Ana Castro & Cosette Castro
Brasília – Segundo o IBGE (2019), no Brasil 96% da atividade do cuidado é desempenhado por mulheres. Mas, ao contrário do que muitos pensam, isso não ocorre de forma natural, apesar de ter sido naturalizado.
Historicamente o trabalho de cuidar foi imposto como uma responsabilidade das mulheres, proibidas de estudar e trabalhar até o século XIX. Desde cedo, meninas foram (e ainda são) estimuladas ao cuidado. Todos os presentes levam ao cuidado: bonecas, casinhas, materiais de limpeza, comidinhas. Anos de treino até as adolescentes e mulheres considerarem “natural” o cuidado.
No Brasil, as mulheres só puderam trabalhar sem ter de pedir autorização para o marido, para o pai ou o irmão mais velho a partir da Constituição de 1962. Até então, até mesmo para viajar elas precisavam de autorização do marido, assim como para abrir uma conta no banco.
Quando conseguiram estudar, foram estimuladas a fazer Pedagogia, Enfermagem, Serviço Social, Nutrição, entre outras atividades de apoio e cuidado. Ainda hoje são pouco estimuladas a fazer Engenharia, Física ou Ciências da Terra.

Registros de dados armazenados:

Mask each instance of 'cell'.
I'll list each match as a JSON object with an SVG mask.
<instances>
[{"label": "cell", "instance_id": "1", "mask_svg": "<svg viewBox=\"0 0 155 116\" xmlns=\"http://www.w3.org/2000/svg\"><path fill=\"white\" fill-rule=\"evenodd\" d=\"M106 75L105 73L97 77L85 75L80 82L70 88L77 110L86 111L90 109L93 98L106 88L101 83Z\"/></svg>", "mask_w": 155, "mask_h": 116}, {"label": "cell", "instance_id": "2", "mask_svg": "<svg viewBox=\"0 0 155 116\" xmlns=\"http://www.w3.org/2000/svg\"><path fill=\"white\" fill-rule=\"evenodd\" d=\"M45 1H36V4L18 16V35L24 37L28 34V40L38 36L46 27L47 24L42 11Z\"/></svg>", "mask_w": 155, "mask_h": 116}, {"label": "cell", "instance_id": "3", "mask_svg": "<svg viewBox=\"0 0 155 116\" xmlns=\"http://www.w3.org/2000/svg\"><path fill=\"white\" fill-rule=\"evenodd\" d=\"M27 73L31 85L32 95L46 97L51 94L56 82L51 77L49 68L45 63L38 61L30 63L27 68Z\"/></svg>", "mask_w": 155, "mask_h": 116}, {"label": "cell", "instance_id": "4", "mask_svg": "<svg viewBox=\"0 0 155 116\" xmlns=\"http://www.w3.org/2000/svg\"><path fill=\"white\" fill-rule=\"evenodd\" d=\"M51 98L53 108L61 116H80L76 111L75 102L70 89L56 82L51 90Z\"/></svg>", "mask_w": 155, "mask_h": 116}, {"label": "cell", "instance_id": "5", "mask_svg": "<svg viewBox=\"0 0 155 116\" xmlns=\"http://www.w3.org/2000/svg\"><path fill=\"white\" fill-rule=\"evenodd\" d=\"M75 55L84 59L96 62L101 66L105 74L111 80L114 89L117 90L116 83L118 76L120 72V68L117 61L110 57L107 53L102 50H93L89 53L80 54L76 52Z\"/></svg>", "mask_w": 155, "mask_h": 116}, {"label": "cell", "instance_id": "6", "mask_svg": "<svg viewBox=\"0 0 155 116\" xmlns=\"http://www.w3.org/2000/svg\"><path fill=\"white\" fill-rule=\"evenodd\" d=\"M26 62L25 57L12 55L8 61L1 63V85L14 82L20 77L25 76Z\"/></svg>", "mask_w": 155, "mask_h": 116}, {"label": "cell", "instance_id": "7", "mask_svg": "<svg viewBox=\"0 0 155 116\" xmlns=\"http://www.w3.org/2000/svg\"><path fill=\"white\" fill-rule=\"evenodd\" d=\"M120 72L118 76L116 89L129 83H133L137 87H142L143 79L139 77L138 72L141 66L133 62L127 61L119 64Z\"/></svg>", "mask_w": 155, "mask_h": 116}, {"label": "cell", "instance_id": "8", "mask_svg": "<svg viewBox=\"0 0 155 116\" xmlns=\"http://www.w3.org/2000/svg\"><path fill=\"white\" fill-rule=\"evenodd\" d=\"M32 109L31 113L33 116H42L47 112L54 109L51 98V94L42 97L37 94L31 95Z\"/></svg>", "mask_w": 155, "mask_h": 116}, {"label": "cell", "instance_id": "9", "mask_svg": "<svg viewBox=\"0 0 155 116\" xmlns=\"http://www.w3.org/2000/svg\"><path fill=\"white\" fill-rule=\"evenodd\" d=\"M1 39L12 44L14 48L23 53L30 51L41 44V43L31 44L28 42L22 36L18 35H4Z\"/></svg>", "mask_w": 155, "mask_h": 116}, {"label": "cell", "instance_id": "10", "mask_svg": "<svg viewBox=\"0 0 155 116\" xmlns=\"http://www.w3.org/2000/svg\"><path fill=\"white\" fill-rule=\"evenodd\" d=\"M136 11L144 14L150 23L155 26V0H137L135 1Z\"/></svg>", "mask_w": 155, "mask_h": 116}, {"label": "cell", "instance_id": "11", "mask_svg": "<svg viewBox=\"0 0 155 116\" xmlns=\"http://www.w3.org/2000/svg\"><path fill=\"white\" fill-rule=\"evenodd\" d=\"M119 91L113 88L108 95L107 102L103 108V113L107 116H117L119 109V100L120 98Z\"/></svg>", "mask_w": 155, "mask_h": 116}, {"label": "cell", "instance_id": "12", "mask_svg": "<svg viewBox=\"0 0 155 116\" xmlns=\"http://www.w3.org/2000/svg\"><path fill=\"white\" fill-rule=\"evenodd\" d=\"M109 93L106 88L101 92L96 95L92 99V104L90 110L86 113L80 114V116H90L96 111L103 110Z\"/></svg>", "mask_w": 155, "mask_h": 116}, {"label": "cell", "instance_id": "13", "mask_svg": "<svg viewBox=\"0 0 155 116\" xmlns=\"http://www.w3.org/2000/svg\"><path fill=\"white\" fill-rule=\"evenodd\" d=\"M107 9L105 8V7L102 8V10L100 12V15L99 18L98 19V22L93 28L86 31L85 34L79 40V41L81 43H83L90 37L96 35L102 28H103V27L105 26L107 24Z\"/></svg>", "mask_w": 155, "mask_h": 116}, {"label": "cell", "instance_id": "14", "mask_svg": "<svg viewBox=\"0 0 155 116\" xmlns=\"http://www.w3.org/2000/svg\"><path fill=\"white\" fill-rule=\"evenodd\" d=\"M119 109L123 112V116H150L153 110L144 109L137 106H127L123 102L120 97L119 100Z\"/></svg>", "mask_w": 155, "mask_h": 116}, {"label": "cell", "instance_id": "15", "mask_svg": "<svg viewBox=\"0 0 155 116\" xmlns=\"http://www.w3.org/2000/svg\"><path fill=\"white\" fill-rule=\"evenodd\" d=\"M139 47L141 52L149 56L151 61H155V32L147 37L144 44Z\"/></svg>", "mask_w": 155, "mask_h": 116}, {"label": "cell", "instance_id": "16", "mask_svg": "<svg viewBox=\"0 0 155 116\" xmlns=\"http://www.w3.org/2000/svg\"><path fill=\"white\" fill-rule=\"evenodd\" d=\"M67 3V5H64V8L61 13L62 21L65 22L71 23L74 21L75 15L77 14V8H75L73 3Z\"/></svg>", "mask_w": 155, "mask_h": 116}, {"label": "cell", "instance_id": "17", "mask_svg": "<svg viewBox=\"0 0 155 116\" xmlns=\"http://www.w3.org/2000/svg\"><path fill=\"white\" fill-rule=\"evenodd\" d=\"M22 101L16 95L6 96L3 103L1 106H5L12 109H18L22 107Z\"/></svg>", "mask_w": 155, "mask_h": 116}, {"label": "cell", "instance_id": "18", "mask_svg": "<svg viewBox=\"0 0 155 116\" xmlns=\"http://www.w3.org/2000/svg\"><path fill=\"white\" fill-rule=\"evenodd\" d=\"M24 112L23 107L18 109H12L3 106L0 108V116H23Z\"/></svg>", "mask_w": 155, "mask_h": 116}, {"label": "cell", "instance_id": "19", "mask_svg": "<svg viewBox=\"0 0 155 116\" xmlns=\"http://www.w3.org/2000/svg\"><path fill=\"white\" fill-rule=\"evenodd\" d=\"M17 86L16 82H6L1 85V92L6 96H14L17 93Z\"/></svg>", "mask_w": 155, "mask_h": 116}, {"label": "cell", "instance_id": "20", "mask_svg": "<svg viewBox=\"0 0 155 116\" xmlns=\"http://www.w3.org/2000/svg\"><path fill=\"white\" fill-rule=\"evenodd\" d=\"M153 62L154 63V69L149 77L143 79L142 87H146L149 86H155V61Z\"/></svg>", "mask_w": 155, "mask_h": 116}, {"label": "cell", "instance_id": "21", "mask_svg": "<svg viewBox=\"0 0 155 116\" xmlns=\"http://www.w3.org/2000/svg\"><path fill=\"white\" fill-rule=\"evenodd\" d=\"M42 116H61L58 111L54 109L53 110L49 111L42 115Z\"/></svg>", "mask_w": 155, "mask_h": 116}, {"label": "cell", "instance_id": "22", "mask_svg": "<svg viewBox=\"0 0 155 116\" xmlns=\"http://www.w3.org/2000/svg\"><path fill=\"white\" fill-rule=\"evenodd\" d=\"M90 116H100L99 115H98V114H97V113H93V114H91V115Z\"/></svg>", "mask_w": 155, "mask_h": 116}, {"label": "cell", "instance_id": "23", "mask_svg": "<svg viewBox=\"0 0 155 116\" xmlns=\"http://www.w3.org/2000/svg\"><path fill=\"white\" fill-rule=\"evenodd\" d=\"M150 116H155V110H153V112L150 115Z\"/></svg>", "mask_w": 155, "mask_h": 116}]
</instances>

Enunciado A:
Indique os cursos que, segundo o texto sobre o trabalho de cuidado, as mulheres foram estimuladas a fazer quando conseguiram estudar.
Enunciado B:
Resuma em duas frases o texto sobre o trabalho de cuidado.

Resposta A:
Pedagogia, Enfermagem, Serviço Social e Nutrição.

Resposta B:
Segundo o IBGE (2019), 96% da atividade do cuidado no Brasil é desempenhada por mulheres. Isso não ocorre de forma natural: o cuidado foi historicamente imposto a elas, estimulado desde a infância por presentes como bonecas e casinhas e reforçado por restrições legais, como a exigência de autorização do marido, do pai ou do irmão mais velho para trabalhar até a Constituição de 1962, e pela orientação para cursos de apoio e cuidado em vez de Engenharia, Física ou Ciências da Terra.